If you assume perfect mixing, constant water volume during the change, and
no crap in the tap water, here's the basic system of differential
equations where Crap(t) is the amount of crap in the water at t hours and
gph is the rate you're changing water.

dCrap/dt = crap fish add/hour - gph * (Crap(t)/tank volume in gallons)
Crap(0) = initial amount of crap in the water

From there, you integrate, plug in the initial condition an solve for
Crap(t). However, I don't think you can assume perfect mixing. The
equations get messy with imperfect mixing and you need information about
the mixing rates to solve them. It's probably easiest to set the changer
up for 20% a day and measure nitrates at the start and end of a week.
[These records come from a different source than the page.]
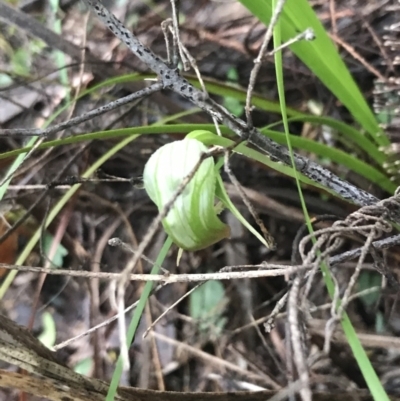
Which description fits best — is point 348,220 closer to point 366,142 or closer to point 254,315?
point 366,142

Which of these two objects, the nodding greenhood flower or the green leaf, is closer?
the nodding greenhood flower

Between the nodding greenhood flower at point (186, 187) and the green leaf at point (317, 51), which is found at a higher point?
the green leaf at point (317, 51)

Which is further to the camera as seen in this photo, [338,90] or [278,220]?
[278,220]

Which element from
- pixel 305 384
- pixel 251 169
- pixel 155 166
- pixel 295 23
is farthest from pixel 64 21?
pixel 305 384

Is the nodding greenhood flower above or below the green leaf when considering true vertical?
below

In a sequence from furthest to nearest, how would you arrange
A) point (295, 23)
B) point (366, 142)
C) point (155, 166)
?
point (366, 142) → point (295, 23) → point (155, 166)

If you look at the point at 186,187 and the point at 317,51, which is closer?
the point at 186,187

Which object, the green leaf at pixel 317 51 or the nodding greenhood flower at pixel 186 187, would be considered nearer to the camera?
the nodding greenhood flower at pixel 186 187

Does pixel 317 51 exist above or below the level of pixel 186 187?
above
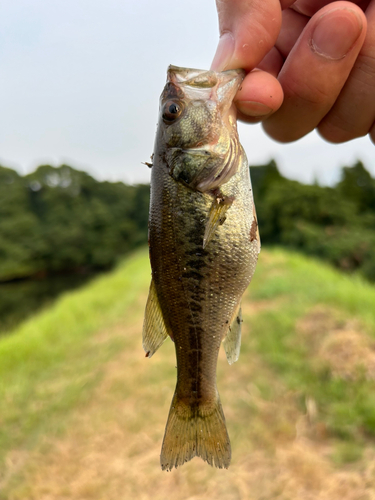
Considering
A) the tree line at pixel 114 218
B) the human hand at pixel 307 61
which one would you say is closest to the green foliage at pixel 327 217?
the tree line at pixel 114 218

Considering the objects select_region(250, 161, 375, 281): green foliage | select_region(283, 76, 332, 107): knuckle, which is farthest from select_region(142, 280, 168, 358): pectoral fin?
select_region(250, 161, 375, 281): green foliage

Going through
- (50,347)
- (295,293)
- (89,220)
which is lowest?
(89,220)

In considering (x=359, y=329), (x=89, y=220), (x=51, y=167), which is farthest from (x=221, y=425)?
(x=51, y=167)

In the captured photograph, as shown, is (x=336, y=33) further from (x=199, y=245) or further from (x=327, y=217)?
(x=327, y=217)

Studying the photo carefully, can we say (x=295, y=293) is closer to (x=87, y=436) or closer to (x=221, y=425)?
(x=87, y=436)

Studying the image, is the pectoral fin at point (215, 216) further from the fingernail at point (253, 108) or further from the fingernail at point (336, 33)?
the fingernail at point (336, 33)

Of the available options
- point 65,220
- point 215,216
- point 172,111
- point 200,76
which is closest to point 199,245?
point 215,216

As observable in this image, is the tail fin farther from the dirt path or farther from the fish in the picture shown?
the dirt path
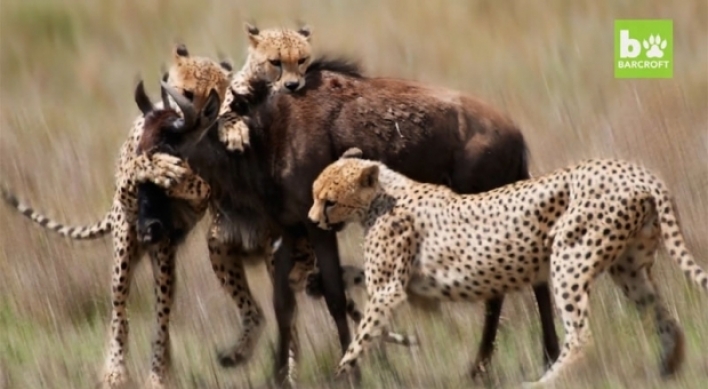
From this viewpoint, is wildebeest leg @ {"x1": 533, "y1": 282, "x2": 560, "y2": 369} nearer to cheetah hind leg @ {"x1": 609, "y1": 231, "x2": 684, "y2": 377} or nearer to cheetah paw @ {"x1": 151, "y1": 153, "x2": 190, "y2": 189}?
cheetah hind leg @ {"x1": 609, "y1": 231, "x2": 684, "y2": 377}

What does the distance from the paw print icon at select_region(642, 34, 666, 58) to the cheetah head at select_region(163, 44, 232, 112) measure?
15.9 feet

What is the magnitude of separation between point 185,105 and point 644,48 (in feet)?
20.1

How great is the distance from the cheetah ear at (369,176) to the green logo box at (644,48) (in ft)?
15.5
Thanks Altum, but my Differential Equations class was more years ago then I
care to remember. Sadly the dreaded Beer has erased all those brain cells.
I'm assuming 35g of initial Crap (Nitrates), .15 g/hr of additional
Nitrates, 140 gallons of water and 1 gallon per hour of additional
water/outflow. I'm also assuming perfect mixing, although hoping to do
better by adding the fresh water to the bottom of the sump (tall plastic
barrel) and taking the old water from the top of the "sump".

A math refresher would be appreciated if you have time.